Os irmãos pernambucanos Vasconcelos - Erasto e Juvenal, o Naná - têm em comum a linguagem da percussão. Ambos se expressam através do ritmo, mas não necessariamente seguem a mesma cadência. Naná correu mundo, foi um dos responsáveis pelo status de arte da percussão nativa no planeta. Erasto aprofundou-se numa sintaxe mais ligada à sua terra. As diferenças - que não chegam a divergências - podem ser observadas nos lançamentos recentes de Erasto, Jornal da palmeira (Candeeiro Records), e Naná, Chegada (Azul Music).

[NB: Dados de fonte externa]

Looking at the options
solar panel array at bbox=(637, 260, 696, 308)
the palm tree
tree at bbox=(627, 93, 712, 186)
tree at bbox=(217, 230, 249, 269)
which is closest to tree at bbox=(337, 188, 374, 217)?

Ambos são discos autorais, embora o de Naná tenha mais parcerias e adaptações de obras alheias. Por outro lado, Erasto mostra-se como poeta e declama seus escritos, como no bucólico Azulão. ''O passarinho da canção/ quando canta pinta silga/ acompanhado de patativa/ azulão'', descrevem os versos que culminam numa curiosa onomatopéia do canto das sabiás. ''A primeira faz cunhé, cunhé, cunhé/ a segunda: sem revolver, sem revolver/ e a terceira: atira, atira, atira''.

Erasto arrisca-se bem mais como cantor, mesmo que não alcance notas mais altas, como na exaltação Recife (''dançamos o frevo quente/ dançamos a ciranda da gente''), cevada por rabeca e cello. A singeleza de seus temas, com janelas para o onirismo, absolve as derrapadas vocais. Jornal da palmeira cativa pela impregnação telúrica (Mauricéia, O baile Betinha, Adivinhação). Erasto move-se entre o coco, o maracatu, celebra o mestre do frevo (Capiba disse que é pra já), invade a quadrilha junina (Adivinhação) e sincopa funk na cifrada Maranguape (''vou dar de cano de ferro/ vou botar sola/ vou deixar molinha''). Tem até jogo de capoeira (Guia de Olinda), onde Erasto tripula berimbau e jarra. Na única faixa instrumental, Ceci, Erasto, que apenas assina como autor, aproxima-se do samba, balizado por cavaquinho e bandola. Flauta e sax são soprados por Cesar Michiles, um dos alicerces do disco de Naná, ao lado de Lui Coimbra (charango, cello e violão), Chiquinho Chagas (piano, teclados, acordeon), Lucas dos Prazeres (percussão).

Chegada tem um espectro mais amplo. Viaja do folclore da África do Sul, na coleante Tundekagô ao erudito carioca Villa-Lobos em O canto do cisne, levado com tambores soturnos sob cello enevoado. Lui Coimbra contribui com o maracatu estilizado Pra lá da casa de Naná. À dupla Sebastião e Benedito Biano, da banda de Pífanos de Caruaru, cabe a abertura dos trabalhos, em Alvorada, que o grupo lançou num disco de 1979 do extinto selo seleto Marcus Pereira. Mas as flautinhas do ramo ponteiam mesmo é na seguinte, Cascudo (As sereias de Caruaru) (César Michiles/ Roque Neto). Naná reforça o pulso afro de seus tambores diversificados com um vocalise em segundo plano que acopla melodia ao ritmo. Seu disco - como o do mano Erasto - foge ao típico solo de percussionista. Além do tema de Villa-Lobos há outros momentos camerísticos no sanfonado Vôo 2364 (Chiquinho Chagas). Rola até uma imersão sinfônica em Zumbi. A análise dos CDs da dupla converge para um clichê inevitável: os irmãos Vasconcelos trazem a percussão da cozinha para a sala. Ou da senzala para a casa grande.